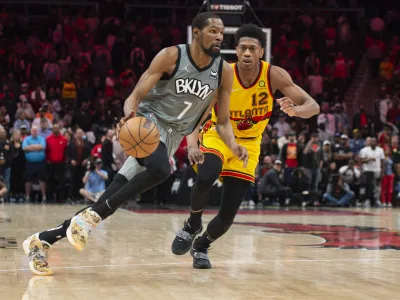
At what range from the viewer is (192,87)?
6453 mm

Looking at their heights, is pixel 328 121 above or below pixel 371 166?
above

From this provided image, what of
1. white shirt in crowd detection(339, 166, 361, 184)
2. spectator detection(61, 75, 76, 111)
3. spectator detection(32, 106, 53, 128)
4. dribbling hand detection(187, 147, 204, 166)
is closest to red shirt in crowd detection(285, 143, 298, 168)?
white shirt in crowd detection(339, 166, 361, 184)

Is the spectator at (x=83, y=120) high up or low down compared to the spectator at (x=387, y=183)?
up

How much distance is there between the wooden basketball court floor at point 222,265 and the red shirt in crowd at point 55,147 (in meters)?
6.00

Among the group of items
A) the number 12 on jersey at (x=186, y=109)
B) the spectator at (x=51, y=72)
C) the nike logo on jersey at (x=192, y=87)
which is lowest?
the number 12 on jersey at (x=186, y=109)

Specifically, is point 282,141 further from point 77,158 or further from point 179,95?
point 179,95

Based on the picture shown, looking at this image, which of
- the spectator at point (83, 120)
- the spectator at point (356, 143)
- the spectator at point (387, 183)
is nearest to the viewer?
the spectator at point (387, 183)

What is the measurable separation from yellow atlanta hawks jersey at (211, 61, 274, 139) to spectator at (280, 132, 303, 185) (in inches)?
478

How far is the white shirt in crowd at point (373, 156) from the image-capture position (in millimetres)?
19766

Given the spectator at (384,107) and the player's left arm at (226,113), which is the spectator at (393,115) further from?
the player's left arm at (226,113)

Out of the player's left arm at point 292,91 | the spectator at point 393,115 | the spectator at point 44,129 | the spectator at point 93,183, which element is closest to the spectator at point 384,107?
the spectator at point 393,115

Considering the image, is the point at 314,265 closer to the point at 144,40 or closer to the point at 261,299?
the point at 261,299

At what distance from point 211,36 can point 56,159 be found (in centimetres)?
1237

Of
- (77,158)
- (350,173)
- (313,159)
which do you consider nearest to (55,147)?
(77,158)
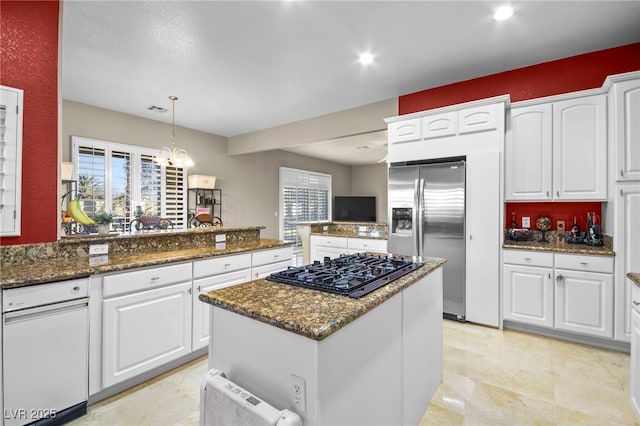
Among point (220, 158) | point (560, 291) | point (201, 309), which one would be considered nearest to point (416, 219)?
point (560, 291)

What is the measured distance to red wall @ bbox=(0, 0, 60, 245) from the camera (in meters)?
1.95

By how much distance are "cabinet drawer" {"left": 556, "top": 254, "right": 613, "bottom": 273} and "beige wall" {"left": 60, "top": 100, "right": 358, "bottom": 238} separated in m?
5.27

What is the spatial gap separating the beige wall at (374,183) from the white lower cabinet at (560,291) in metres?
6.13

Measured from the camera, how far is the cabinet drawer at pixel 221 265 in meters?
2.43

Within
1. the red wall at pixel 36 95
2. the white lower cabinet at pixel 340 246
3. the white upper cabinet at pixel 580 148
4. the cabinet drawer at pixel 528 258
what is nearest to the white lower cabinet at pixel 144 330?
the red wall at pixel 36 95

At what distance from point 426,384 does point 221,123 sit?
495cm

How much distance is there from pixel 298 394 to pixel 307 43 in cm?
281

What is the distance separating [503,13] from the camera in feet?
7.57

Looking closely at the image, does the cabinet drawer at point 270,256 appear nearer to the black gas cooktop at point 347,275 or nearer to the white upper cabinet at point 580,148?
the black gas cooktop at point 347,275

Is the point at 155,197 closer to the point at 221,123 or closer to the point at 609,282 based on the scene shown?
the point at 221,123

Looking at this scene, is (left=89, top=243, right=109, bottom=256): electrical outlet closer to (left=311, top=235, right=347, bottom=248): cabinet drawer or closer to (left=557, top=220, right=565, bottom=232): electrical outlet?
(left=311, top=235, right=347, bottom=248): cabinet drawer

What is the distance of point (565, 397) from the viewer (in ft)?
6.59

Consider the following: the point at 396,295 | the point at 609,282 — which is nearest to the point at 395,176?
the point at 609,282

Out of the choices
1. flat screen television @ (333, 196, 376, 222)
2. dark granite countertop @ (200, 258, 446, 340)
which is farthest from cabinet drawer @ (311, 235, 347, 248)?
flat screen television @ (333, 196, 376, 222)
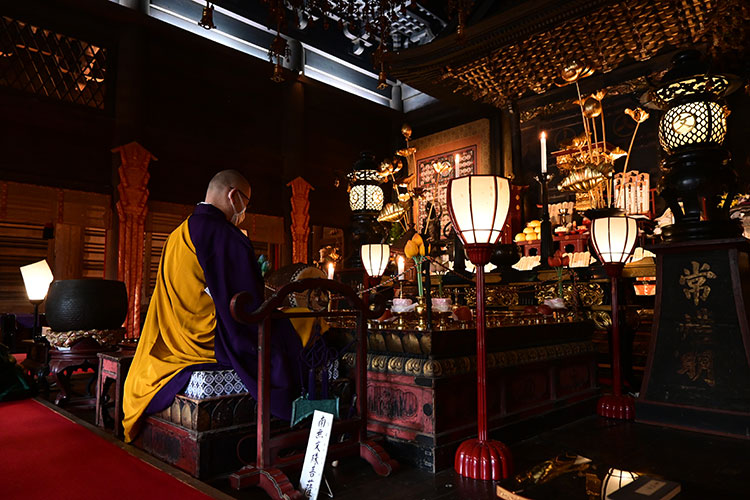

__GIVEN INSTRUCTION__. Copy out all of the data above line for line, with no changes, but omit the pictures.

__RESULT OF THIS TASK__.
At what range from the viewer is (192,87)?
6453 mm

Looking at their heights, is pixel 328 121 above or below pixel 371 166?
above

From this provided image, what of
1. white shirt in crowd detection(339, 166, 361, 184)
2. spectator detection(61, 75, 76, 111)
3. spectator detection(32, 106, 53, 128)
4. dribbling hand detection(187, 147, 204, 166)
is closest to red shirt in crowd detection(285, 143, 298, 168)?
white shirt in crowd detection(339, 166, 361, 184)

Is the spectator at (x=83, y=120) high up or low down compared to the spectator at (x=387, y=183)?
up

How much distance is there between the wooden basketball court floor at point 222,265 and the red shirt in crowd at point 55,147 (in meters)?
6.00

Among the group of items
A) the number 12 on jersey at (x=186, y=109)
B) the spectator at (x=51, y=72)
C) the nike logo on jersey at (x=192, y=87)
which is lowest?
the number 12 on jersey at (x=186, y=109)

Specifically, is point 282,141 further from point 77,158 or further from point 179,95?
point 179,95

Based on the picture shown, looking at this image, which of
- the spectator at point (83, 120)
- the spectator at point (356, 143)
- the spectator at point (387, 183)
is nearest to the viewer?
the spectator at point (387, 183)

What is the measurable separation from yellow atlanta hawks jersey at (211, 61, 274, 139) to spectator at (280, 132, 303, 185) (in inches)?
478

How far is the white shirt in crowd at point (373, 156) from the image-capture position (in millimetres)?
19766

Given the spectator at (384,107) and the player's left arm at (226,113), which is the spectator at (393,115) further from?
the player's left arm at (226,113)

Out of the player's left arm at point 292,91 | the spectator at point 393,115 | the spectator at point 44,129 | the spectator at point 93,183, which element is closest to the spectator at point 384,107?
the spectator at point 393,115

Considering the image, is the point at 314,265 closer to the point at 144,40 or closer to the point at 261,299?
the point at 261,299

At what distance from point 211,36 can point 56,159 be found (in centimetres)?
1237

Of
- (77,158)
- (350,173)
- (313,159)
which do you consider nearest to (55,147)?
(77,158)
Among point (220, 158) | point (560, 291) | point (201, 309), which one would be considered nearest to point (416, 219)?
point (560, 291)

What is the measured distance to red wall @ bbox=(0, 0, 60, 245) from the camera (in meters)?
1.95

By how much distance are "cabinet drawer" {"left": 556, "top": 254, "right": 613, "bottom": 273} and "beige wall" {"left": 60, "top": 100, "right": 358, "bottom": 238} separated in m?
5.27

What is the spatial gap separating the beige wall at (374,183) from the white lower cabinet at (560,291) in metres?
6.13

Measured from the camera, how far is the cabinet drawer at pixel 221 265 in meters?
2.43

Within
1. the red wall at pixel 36 95
2. the white lower cabinet at pixel 340 246
3. the white upper cabinet at pixel 580 148
4. the cabinet drawer at pixel 528 258
what is nearest to the white lower cabinet at pixel 144 330?
the red wall at pixel 36 95

At what distance from point 426,384 does point 221,123 sit?
495cm

How much distance is there from pixel 298 394 to pixel 307 43 in cm?
281

What is the distance separating [503,13] from the camera in feet?
7.57

Looking closely at the image, does the cabinet drawer at point 270,256 appear nearer to the black gas cooktop at point 347,275 or nearer to the white upper cabinet at point 580,148?
the black gas cooktop at point 347,275

Is the point at 155,197 closer to the point at 221,123 or closer to the point at 609,282 based on the scene shown?
the point at 221,123

Looking at this scene, is (left=89, top=243, right=109, bottom=256): electrical outlet closer to (left=311, top=235, right=347, bottom=248): cabinet drawer or closer to (left=557, top=220, right=565, bottom=232): electrical outlet?
(left=311, top=235, right=347, bottom=248): cabinet drawer

What is the distance of point (565, 397) from the viewer (in ft)?
6.59

Consider the following: the point at 396,295 | the point at 609,282 — which is nearest to the point at 395,176?
the point at 609,282

Out of the choices
1. flat screen television @ (333, 196, 376, 222)
2. dark granite countertop @ (200, 258, 446, 340)
which is farthest from cabinet drawer @ (311, 235, 347, 248)?
flat screen television @ (333, 196, 376, 222)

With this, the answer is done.